Now, some animal rights activists are worried about the whale’s safety. It is believed that Hvaldimir came from a Russian research program. There are past satellite photos that show three whale pens near Russian naval bases near Murmansk, Russia. Those pens have never been officially explained by the Russian military. Since appearing in Norway, Hvaldimir has been injured by boat propellers, fishhooks, and other objects. Now that Hvaldimir has moved south to Sweden, he faces an even greater safety risk. Sweden is a more populated country with fewer fish and more boats. Hvaldimir has also lost weight from his journey and has had a few close encounters with heavy boat traffic. As a result, activists believe that the only way to keep the whale safe is to relocate him. They want to create a 500-acre marine reserve in northern Norway for Hvaldimir, so that they can rehabilitate him and eventually release him. Beluga whales are very social creatures, and Hvaldimir has been alone since 2019.  

Spy Animals? 

flag of Soviet Union
The flag of the Soviet Union.

There are other examples of animals being used for spying purposes. A handful of countries, including the United States, train animals in intelligence. Animals have been specially trained to guard naval bases, help divers, locate lost equipment, and more. This practice began as far back as the Cold War, when the Soviet navy began training marine-mammal programs. These programs were expanded in 2014, when Russia annexed Crimea. Today, the Russian navy’s most important naval base in the Black Sea is guarded by two dolphin pens.  

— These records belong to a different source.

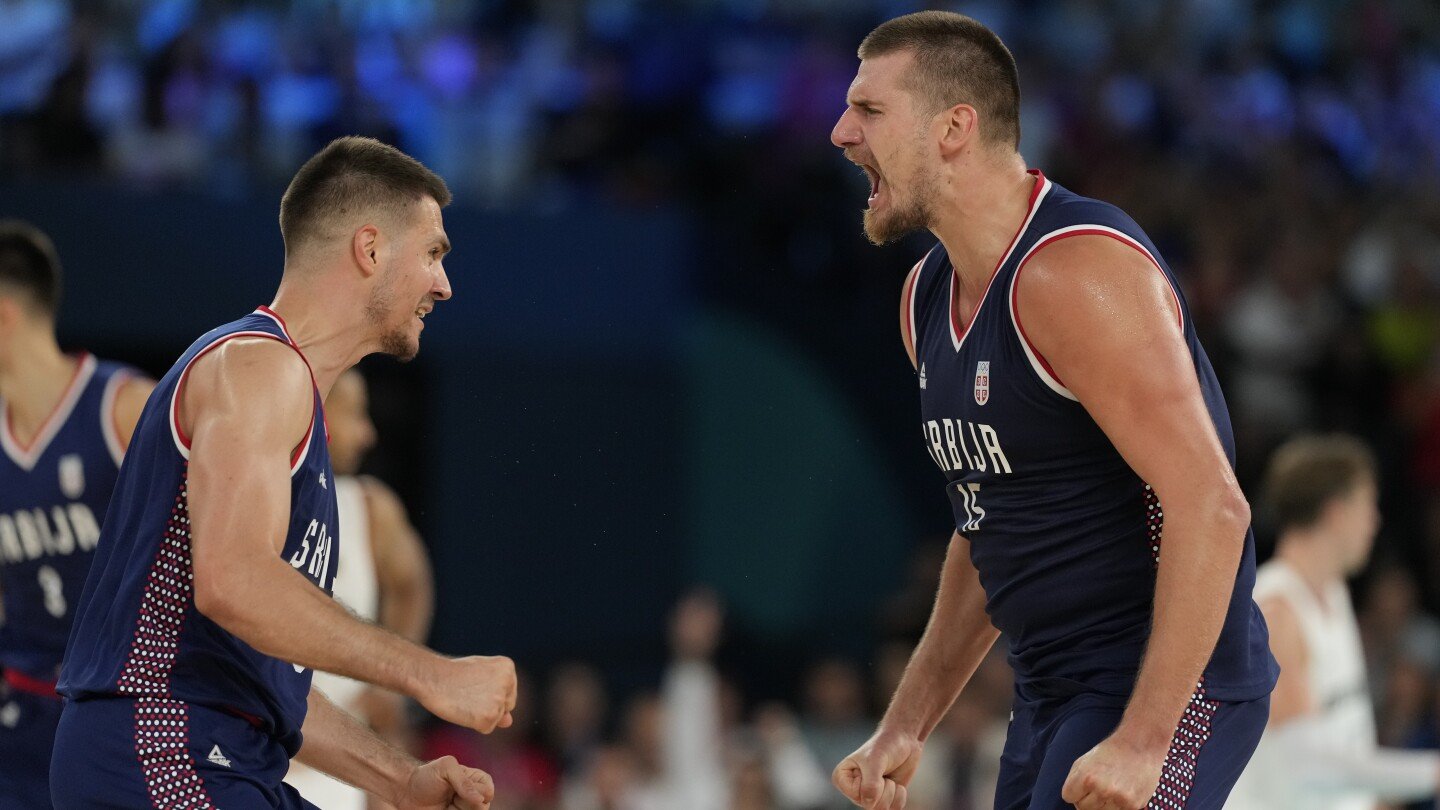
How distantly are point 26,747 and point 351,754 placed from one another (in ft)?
5.56

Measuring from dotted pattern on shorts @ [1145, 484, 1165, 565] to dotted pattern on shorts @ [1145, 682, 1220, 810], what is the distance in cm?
33

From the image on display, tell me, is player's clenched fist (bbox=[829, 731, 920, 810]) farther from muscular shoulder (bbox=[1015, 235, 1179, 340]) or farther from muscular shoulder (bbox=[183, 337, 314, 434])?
muscular shoulder (bbox=[183, 337, 314, 434])

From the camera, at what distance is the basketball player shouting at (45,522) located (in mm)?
5496

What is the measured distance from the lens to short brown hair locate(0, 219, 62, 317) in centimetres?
593

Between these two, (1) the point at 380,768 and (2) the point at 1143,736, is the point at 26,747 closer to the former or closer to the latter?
(1) the point at 380,768

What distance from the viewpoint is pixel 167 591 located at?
389 centimetres

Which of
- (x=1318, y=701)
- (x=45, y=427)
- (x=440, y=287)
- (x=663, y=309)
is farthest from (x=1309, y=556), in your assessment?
(x=663, y=309)

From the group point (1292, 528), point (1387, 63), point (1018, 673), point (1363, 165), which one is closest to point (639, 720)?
point (1292, 528)

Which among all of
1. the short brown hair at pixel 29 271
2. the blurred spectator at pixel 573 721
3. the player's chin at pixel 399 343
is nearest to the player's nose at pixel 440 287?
the player's chin at pixel 399 343

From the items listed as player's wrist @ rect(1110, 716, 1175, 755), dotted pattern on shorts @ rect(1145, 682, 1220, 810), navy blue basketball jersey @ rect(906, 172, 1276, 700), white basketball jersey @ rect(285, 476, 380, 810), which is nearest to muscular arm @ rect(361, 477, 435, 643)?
white basketball jersey @ rect(285, 476, 380, 810)

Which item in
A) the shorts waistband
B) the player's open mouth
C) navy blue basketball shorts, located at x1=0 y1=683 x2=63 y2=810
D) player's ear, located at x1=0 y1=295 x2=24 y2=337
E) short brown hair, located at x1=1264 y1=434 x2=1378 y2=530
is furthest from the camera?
short brown hair, located at x1=1264 y1=434 x2=1378 y2=530

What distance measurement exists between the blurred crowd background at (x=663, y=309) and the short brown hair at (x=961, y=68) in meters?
6.86

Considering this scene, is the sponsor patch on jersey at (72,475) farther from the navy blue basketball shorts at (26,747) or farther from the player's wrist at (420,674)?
the player's wrist at (420,674)

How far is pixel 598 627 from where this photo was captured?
12828mm
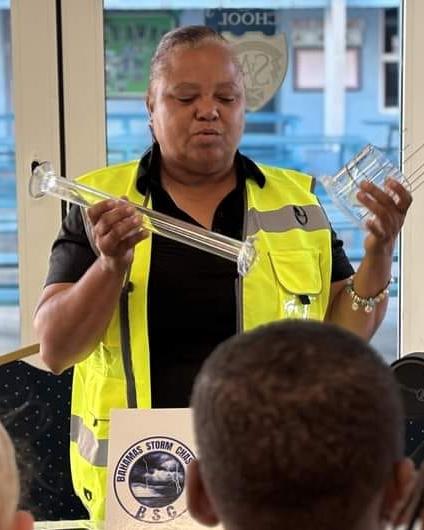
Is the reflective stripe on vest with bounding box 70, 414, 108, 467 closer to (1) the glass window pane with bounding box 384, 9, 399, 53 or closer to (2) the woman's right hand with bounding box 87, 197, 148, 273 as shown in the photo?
(2) the woman's right hand with bounding box 87, 197, 148, 273

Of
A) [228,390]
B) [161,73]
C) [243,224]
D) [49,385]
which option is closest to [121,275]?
[243,224]

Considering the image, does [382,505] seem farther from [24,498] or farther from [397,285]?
[397,285]

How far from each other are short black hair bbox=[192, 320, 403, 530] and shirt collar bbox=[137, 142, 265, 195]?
2.95 feet

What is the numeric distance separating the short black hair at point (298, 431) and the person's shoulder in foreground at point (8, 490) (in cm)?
23

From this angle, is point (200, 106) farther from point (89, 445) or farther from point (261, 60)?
point (261, 60)

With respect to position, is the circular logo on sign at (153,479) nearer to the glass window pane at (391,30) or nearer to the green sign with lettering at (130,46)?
the green sign with lettering at (130,46)

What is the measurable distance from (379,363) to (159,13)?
6.05 ft

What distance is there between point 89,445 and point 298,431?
0.91 m

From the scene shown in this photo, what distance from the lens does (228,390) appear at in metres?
0.72

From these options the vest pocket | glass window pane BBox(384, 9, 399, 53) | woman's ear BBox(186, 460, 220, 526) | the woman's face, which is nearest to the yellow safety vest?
the vest pocket

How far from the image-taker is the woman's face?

During World War I, the British Royal Navy trained former circus sea lions to find submarines. In 1959, the U.S. Navy began a Marine Mammal program, which trained dolphins and sea lions to locate and recover objects at sea. Since then, the U.S. has used dolphins to defend ammunition in the Cam Ranh Bay during the Vietnam War. The U.S. also trained dolphins to locate mines in an Iraqi port on the Persian Gulf in 2003. 

Why Marine Mammals? 

Marine mammals are well suited to many operations that are performed by the military. Dolphins, for example, are fast and intelligent creatures. They can locate and attack divers who might be trying to sneak onto naval bases. Dolphins can also use echolocation (using reflected sound waves to locate objects) to accurately locate underwater mines. They are fast and powerful swimmers, making them excellent guards in the sea—like how we see guard dogs being used on land. 

What Do You Think? Based on what you’ve read, do you think that governments should be allowed to train marine mammals in military programs? Why or why not?